アメリカは長年、インテリジェンスの分野において他国の追随を許さなかった。その力の源泉となったのが、英語圏5カ国「ファイブアイズ」による情報共有である。ところが近年、中国がサイバー分野で急速に力をつけており、アメリカを脅かしている。ファイブアイズとはどういった組織なのか、米中新冷戦はいかなる様相を見せるのか――。インテリジェンスに詳しい日本大学の小谷賢教授による分析。

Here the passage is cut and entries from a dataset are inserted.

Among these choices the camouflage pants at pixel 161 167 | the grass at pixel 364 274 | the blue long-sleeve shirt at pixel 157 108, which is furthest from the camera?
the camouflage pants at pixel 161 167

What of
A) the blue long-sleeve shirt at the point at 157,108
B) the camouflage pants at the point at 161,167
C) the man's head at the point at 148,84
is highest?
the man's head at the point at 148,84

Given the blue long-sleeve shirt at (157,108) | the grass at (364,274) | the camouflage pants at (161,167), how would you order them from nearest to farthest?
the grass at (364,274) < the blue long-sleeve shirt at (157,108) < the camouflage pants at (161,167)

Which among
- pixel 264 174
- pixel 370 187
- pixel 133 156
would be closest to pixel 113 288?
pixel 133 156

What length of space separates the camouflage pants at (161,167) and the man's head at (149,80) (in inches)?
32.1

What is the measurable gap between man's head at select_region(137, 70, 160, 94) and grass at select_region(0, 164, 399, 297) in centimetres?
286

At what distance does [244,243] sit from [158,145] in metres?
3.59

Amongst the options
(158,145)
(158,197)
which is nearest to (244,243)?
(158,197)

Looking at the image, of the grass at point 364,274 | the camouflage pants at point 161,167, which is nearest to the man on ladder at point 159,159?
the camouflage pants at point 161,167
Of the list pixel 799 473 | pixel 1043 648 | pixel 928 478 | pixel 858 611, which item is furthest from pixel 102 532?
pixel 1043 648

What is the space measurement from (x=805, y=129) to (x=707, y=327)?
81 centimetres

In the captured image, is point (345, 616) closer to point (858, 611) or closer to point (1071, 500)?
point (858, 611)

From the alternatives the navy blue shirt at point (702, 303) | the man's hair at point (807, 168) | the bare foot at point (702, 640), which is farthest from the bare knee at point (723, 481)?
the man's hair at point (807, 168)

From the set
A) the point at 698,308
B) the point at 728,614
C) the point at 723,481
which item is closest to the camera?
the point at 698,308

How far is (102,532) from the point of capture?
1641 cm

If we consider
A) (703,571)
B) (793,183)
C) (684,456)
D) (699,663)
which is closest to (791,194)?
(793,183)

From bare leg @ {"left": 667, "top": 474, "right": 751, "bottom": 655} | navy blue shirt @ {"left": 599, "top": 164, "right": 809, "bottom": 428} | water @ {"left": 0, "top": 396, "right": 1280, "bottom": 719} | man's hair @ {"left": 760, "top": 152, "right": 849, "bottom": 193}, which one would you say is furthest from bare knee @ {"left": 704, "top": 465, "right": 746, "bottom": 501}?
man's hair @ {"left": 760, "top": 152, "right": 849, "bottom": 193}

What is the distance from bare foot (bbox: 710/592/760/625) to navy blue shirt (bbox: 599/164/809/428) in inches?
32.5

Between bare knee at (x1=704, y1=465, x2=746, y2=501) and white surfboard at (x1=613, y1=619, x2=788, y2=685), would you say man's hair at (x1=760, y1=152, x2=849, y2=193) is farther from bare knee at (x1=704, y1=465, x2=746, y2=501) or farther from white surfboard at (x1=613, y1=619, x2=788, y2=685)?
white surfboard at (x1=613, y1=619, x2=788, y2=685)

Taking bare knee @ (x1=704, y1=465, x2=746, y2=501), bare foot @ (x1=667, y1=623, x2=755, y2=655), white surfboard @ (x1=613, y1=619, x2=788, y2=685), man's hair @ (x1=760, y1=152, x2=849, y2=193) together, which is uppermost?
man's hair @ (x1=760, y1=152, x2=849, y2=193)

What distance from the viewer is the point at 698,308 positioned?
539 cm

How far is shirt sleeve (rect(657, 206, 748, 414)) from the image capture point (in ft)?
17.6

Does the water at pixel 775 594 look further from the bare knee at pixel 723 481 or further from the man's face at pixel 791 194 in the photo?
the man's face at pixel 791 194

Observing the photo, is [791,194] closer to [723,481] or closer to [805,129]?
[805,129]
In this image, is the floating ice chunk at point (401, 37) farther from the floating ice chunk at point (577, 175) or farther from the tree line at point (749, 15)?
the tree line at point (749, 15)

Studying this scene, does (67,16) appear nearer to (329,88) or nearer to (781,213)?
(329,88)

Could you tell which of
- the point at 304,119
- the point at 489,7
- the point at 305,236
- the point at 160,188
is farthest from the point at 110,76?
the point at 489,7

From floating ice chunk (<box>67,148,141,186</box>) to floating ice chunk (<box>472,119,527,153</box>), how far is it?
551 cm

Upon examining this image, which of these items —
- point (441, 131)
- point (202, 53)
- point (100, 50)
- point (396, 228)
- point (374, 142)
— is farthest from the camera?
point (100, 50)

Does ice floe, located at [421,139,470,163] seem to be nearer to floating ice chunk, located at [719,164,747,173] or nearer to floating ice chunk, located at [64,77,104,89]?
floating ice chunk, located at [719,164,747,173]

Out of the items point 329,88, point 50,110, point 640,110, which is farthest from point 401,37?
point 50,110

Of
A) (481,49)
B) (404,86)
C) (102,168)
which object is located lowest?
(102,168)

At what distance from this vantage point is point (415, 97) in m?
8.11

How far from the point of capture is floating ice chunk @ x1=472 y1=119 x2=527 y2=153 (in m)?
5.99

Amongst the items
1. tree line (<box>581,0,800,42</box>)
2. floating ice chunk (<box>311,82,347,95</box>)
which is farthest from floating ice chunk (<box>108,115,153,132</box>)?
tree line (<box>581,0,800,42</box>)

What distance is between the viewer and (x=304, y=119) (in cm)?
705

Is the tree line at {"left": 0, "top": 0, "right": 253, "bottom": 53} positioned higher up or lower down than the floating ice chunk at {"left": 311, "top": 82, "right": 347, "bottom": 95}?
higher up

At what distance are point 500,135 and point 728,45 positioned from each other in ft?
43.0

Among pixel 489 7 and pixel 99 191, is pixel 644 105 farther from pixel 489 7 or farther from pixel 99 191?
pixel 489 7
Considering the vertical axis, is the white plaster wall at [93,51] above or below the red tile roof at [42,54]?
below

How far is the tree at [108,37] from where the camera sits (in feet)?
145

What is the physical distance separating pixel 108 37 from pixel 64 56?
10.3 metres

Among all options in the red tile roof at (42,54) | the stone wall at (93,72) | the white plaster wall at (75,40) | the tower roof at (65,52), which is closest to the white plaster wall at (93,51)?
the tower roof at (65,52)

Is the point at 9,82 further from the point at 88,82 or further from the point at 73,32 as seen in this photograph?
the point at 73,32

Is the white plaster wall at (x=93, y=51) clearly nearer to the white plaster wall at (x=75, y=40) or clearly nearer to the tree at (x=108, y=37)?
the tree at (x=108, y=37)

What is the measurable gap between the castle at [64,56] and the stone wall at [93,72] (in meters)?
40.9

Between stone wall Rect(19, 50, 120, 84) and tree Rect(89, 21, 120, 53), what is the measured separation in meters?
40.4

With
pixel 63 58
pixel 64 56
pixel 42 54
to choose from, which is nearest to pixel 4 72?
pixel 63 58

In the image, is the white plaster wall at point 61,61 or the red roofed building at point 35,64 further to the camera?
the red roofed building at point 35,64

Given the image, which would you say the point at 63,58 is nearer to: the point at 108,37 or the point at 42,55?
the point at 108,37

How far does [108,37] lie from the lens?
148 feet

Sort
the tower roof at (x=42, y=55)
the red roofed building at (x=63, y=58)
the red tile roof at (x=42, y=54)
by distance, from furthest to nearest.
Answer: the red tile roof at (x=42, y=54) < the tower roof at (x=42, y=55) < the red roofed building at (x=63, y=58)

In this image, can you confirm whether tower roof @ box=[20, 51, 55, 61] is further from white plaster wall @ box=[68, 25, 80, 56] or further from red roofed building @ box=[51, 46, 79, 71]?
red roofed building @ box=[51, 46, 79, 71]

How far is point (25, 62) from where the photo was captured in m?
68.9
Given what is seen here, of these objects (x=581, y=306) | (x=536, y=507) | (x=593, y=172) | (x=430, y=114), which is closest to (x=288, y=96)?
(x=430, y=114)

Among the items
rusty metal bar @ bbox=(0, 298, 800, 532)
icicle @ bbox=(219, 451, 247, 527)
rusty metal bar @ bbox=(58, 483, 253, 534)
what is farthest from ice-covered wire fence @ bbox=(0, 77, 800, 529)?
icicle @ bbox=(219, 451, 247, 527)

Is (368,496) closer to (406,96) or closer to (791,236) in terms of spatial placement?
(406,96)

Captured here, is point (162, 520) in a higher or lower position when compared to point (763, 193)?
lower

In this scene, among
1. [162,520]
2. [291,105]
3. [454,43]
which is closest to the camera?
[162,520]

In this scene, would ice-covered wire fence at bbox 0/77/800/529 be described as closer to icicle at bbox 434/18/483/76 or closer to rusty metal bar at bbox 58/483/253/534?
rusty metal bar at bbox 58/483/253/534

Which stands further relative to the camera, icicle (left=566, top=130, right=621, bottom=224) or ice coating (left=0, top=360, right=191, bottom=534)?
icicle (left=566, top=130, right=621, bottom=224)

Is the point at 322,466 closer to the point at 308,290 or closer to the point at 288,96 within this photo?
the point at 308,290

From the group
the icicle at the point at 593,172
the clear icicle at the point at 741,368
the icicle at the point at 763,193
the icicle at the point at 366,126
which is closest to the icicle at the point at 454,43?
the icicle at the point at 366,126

※本稿は月刊誌『Voice』(2019年5月号)に掲載された「ファイブアイズ諸国と連携せよ」より一部抜粋・編集したものです。

 

泥沼のファーウェイ問題

2018年10月4日、アメリカのペンス副大統領は歴史的な演説により、それまでの曖昧な対中政策から、政治・経済・軍事面における中国との対決姿勢を明らかにした。

そしてその先鞭として槍玉に挙げられたのが、中国のファーウェイ社、ZTE社といった通信会社である。

さらに本年2月16日のミュンヘン安全保障会議においても同副大統領が、ファーウェイ社はアメリカにとっての安全保障上の脅威であるとして、再び批判しているが、これに対してファーウェイ社はアメリカ政府の措置が違憲であるとして提訴に踏み切った。

このようにファーウェイ問題は泥沼の様相を呈しているが、今回はこの問題の背景について考察を進めていきたい。

まず昨年から世界情勢は大きく転換している。2001年9月11日のアメリカ同時多発テロを契機に始まったテロとの戦いもようやく一段落しつつある。

トランプ政権が昨年12月にはシリア、さらに今年1月にはアフガニスタンからの米軍の完全撤退を宣言していることからもそれは明白だ。

そしてその代わりに再び台頭してきたのは、伝統的な国と国との安全保障や経済的優位をめぐる戦いだ。

ここ数年のあいだに、欧米とロシア、中国とのあいだでの所謂「新冷戦」の傾向が顕著になりつつあるが、その最前線はいまや、核兵器や軍事力をめぐる競争から、サイバーや宇宙、インテリジェンスをめぐるものになってきている。

とくに中国はサイバーと宇宙政策を最優先事項としている。なぜなら陸海空軍の戦いは、技術や訓練の蓄積が決定的に重要であるが、いまだにコピー技術から脱却できない中国人民解放軍はとても米軍のハイテク兵器には太刀打ちできないのが現状だからだ。

しかしサイバー分野であれば、新たな分野であるがゆえに一発逆転が可能な領域であり、この分野を制すことができれば、陸海空戦は戦わずして勝利を収めることも可能となる。

まさにこれは中国人が好む孫子の戦略観だ。昨年翻訳されたディーン・チェン著『中国の情報化戦争』(原書房)も、このような中国の安全保障戦略を指摘しているのである。